WHAT YOU ARE ASKED TO DO »
Answer these from the Wanderlog case study below.
1. What platform is listed?
2. Which tools are named?
3. What two recurring frictions are described in the hypothesis?

Case Study: Add A Feature

Wanderlog is a collaborative travel planning app that helps users organize trips with friends and family. Its tools for building itineraries are robust, but the app lacked lightweight ways for travelers to manage overbooked days or reflect on how their trip was going.

Role
UX Researcher & Designer (Designlab Academy)

Platform
iOS

Tools
Figma, Adobe Creative Suite, Google Workspace

Year
2025- 75 hours

Hypothesis

This project began with a simple observation: planning trips in Wanderlog often leans heavily on logistics—flights, hotels, and jam-packed itineraries—yet the human side of travel often gets lost. In interviews and personal use, I noticed two recurring frictions: days that became unintentionally overbooked, and the lack of space to capture how those days actually felt.

SUPPLIED DATA »

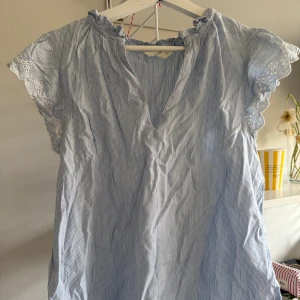 Blus - Söt blus från H&M💟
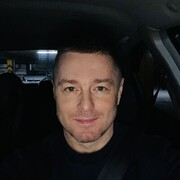  ,  , 50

OUTPUT OF THE EXERCISE »
1. iOS
2. Figma, Adobe Creative Suite, Google Workspace
3. Days that became unintentionally overbooked, and the lack of space to capture how those days actually felt